SUPPLIED MATERIAL
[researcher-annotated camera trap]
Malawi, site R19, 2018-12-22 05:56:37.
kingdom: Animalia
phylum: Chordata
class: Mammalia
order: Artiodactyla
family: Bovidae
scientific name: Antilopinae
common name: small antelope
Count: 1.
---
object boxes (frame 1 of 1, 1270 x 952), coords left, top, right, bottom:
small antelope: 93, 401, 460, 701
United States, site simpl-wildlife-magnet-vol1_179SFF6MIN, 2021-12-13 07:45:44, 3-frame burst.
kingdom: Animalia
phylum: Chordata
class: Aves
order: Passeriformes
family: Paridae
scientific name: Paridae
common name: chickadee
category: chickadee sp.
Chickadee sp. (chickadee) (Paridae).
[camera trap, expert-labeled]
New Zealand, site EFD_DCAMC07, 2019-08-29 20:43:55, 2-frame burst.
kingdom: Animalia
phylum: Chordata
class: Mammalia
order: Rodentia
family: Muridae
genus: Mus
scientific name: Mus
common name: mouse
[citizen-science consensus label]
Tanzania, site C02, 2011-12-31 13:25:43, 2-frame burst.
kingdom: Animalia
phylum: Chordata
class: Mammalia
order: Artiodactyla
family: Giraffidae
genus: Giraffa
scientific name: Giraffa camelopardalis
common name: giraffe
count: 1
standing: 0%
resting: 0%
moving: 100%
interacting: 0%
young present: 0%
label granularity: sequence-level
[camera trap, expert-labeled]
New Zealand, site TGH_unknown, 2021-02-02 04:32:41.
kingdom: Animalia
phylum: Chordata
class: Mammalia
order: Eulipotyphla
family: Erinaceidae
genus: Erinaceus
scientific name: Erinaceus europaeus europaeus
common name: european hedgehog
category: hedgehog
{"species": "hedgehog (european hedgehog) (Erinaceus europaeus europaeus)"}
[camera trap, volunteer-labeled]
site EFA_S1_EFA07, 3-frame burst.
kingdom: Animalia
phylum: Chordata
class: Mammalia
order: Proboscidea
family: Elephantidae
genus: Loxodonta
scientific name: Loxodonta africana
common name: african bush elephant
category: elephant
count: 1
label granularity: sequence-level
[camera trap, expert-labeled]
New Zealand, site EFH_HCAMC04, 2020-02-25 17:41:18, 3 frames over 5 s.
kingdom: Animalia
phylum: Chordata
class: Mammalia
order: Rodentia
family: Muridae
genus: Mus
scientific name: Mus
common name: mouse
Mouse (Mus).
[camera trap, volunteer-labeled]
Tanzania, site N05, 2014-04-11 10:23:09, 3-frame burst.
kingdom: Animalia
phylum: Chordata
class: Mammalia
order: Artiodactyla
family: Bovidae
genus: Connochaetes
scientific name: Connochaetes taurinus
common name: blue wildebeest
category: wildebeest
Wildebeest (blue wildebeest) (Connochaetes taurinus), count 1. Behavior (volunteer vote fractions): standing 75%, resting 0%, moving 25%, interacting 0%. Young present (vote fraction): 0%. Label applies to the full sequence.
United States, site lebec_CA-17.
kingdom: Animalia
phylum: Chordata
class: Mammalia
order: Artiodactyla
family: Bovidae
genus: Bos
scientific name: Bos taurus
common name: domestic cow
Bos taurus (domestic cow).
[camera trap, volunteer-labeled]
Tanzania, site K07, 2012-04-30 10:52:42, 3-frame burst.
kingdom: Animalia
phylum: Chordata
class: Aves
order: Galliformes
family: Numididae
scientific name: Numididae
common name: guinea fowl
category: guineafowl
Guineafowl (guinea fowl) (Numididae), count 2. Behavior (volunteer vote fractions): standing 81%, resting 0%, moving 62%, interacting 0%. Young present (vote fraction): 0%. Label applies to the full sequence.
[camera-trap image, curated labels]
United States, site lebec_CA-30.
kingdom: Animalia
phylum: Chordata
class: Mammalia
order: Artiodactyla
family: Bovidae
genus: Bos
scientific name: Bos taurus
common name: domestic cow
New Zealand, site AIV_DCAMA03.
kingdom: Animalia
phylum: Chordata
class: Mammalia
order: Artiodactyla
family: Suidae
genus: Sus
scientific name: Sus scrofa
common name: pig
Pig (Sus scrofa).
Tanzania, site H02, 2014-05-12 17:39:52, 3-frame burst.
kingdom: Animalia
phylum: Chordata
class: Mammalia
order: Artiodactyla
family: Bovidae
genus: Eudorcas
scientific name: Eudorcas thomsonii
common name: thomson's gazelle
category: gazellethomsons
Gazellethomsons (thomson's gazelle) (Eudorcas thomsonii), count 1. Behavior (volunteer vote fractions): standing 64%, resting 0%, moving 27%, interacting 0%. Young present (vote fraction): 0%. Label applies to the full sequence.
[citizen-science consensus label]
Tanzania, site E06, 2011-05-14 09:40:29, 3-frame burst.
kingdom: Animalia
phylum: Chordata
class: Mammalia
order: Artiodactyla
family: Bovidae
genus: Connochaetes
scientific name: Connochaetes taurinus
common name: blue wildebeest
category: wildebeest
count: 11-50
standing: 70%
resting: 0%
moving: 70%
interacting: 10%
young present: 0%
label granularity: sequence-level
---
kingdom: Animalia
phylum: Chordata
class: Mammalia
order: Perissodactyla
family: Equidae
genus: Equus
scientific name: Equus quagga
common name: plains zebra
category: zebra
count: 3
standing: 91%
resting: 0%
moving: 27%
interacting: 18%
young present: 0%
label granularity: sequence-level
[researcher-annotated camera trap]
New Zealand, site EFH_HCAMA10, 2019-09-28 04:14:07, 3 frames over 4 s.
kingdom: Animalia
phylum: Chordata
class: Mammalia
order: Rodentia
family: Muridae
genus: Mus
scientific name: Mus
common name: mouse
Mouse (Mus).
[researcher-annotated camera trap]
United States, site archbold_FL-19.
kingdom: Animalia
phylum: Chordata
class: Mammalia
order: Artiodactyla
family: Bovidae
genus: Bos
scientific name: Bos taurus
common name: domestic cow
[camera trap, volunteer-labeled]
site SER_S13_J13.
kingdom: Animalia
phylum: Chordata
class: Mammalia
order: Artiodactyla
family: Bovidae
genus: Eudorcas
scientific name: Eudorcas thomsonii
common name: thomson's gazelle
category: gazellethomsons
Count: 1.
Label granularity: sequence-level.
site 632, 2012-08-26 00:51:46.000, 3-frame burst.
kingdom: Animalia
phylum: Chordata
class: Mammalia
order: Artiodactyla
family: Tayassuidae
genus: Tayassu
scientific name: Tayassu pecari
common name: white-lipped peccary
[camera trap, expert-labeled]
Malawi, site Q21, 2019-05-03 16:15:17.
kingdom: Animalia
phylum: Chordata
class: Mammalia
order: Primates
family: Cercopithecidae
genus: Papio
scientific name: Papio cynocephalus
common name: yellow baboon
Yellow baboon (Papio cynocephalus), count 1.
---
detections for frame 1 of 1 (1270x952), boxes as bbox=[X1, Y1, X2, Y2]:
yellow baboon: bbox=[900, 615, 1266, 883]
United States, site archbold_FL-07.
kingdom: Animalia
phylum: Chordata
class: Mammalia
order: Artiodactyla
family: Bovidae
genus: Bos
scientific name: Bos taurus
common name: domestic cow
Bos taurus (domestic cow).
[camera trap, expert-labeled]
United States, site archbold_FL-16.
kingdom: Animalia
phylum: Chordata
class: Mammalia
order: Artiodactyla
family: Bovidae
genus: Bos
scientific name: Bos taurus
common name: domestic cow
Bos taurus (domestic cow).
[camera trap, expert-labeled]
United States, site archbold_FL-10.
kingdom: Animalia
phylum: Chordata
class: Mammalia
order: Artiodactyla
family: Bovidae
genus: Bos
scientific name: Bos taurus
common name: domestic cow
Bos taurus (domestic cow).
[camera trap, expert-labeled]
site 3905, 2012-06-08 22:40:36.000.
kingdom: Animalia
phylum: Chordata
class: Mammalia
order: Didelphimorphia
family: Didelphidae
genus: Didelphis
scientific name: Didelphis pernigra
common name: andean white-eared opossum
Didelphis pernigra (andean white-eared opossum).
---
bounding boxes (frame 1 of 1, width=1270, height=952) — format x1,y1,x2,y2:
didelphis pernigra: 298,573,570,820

WORK REQUEST
Wherever the string "Tanzania" occurs in the records, copy the line it is in.

EXERCISE OUTPUT
Tanzania, site C02, 2011-12-31 13:25:43, 2-frame burst.
Tanzania, site N05, 2014-04-11 10:23:09, 3-frame burst.
Tanzania, site K07, 2012-04-30 10:52:42, 3-frame burst.
Tanzania, site H02, 2014-05-12 17:39:52, 3-frame burst.
Tanzania, site E06, 2011-05-14 09:40:29, 3-frame burst.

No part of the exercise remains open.